Sweetgreen reported in October that its same-store sales are up 21% year over year, but it is still not all the way back to pre-pandemic levels. Pret a Manger, another popular office lunch chain, said in September that it has achieved 80% of its pre-pandemic sales.

As a result, Pret has shifted its expansion plan to focus less on opening brick-and-mortar stores in city centers and more on building out its delivery infrastructure and expanding further into supermarkets. In the U.K., the company has tested opening up shop-in-shop stores inside the grocery chain Tesco, and it has also been selling self-service Pret coffee stations to existing retail stores, as a way to draw in customers who aren’t in Pret’s typical downtown locations. 

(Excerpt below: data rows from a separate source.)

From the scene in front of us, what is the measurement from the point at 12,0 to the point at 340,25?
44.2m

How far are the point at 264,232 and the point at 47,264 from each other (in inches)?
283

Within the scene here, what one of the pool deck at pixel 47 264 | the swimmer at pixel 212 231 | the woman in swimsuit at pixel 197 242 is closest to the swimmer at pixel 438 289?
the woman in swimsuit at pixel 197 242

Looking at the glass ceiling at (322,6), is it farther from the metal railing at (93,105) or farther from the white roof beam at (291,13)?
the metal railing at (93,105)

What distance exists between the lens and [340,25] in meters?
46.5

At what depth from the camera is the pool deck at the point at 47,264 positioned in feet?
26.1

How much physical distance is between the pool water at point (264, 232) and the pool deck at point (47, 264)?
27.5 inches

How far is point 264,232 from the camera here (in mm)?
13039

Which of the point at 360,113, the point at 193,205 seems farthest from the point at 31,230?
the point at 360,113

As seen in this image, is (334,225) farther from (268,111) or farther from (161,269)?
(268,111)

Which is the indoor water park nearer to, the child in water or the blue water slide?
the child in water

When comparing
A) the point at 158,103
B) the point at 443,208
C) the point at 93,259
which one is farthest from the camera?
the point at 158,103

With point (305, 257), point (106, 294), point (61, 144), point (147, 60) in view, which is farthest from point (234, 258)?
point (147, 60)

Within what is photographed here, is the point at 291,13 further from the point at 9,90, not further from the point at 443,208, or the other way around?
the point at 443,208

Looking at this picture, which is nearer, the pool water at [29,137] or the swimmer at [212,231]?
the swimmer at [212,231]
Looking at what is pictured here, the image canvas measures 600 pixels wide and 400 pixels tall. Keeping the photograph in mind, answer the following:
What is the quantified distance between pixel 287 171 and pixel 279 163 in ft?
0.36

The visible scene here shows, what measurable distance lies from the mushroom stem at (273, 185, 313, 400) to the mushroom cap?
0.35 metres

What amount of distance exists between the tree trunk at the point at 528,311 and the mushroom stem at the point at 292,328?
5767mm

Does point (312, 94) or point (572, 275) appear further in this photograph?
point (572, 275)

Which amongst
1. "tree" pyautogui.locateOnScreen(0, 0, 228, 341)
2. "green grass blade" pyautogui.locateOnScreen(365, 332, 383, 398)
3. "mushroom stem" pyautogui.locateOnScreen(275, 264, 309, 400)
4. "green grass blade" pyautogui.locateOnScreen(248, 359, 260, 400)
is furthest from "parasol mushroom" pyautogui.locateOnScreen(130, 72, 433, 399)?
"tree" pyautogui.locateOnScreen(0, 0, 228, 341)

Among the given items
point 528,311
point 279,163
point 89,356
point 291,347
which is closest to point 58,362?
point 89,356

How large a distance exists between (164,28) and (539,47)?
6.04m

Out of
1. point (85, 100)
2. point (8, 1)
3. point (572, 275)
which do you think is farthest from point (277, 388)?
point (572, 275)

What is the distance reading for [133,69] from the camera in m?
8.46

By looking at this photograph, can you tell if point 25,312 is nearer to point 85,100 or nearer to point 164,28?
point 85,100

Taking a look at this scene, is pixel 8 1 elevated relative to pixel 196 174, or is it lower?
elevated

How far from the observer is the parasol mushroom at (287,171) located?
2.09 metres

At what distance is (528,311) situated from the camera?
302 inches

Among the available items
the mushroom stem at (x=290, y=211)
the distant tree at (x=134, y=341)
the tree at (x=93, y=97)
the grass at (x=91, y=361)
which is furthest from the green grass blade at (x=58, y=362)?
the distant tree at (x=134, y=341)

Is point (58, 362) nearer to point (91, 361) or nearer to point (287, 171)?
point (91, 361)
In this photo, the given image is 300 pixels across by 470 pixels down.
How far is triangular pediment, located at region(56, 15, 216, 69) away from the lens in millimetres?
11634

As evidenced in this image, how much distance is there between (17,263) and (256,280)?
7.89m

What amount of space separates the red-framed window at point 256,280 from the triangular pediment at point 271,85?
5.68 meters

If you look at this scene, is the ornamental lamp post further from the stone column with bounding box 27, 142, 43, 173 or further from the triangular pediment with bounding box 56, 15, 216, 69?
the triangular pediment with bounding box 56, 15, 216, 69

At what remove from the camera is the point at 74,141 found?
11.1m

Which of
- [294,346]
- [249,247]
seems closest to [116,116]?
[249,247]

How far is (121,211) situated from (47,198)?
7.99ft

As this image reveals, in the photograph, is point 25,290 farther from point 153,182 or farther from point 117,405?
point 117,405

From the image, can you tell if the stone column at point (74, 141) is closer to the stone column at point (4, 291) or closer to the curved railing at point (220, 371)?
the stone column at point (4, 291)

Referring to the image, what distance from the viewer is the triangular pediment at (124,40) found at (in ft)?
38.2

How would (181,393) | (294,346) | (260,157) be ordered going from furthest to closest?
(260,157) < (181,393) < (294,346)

Pano Christou, the company’s CEO, said that the pandemic showed the company that “more people want to experience Pret,” whether those people are “customers outside of London and other big cities” or “new franchise partners who want to work with us here and overseas.”

NPD Group’s Seifer said that the restaurants who have most successfully retained their share of the lunch market have found ways to focus on consumers outside of the traditional downtown office. While restaurants located in office parks might not see pre-pandemic numbers for a long time, “the ones who did well this past year are the ones who were able to service people for the off-premise traffic, so whether they’re doing carryout, whether they’re doing delivery,” he said. 

For these restaurants, “it’s really about where are they, and where are they servicing the consumer.”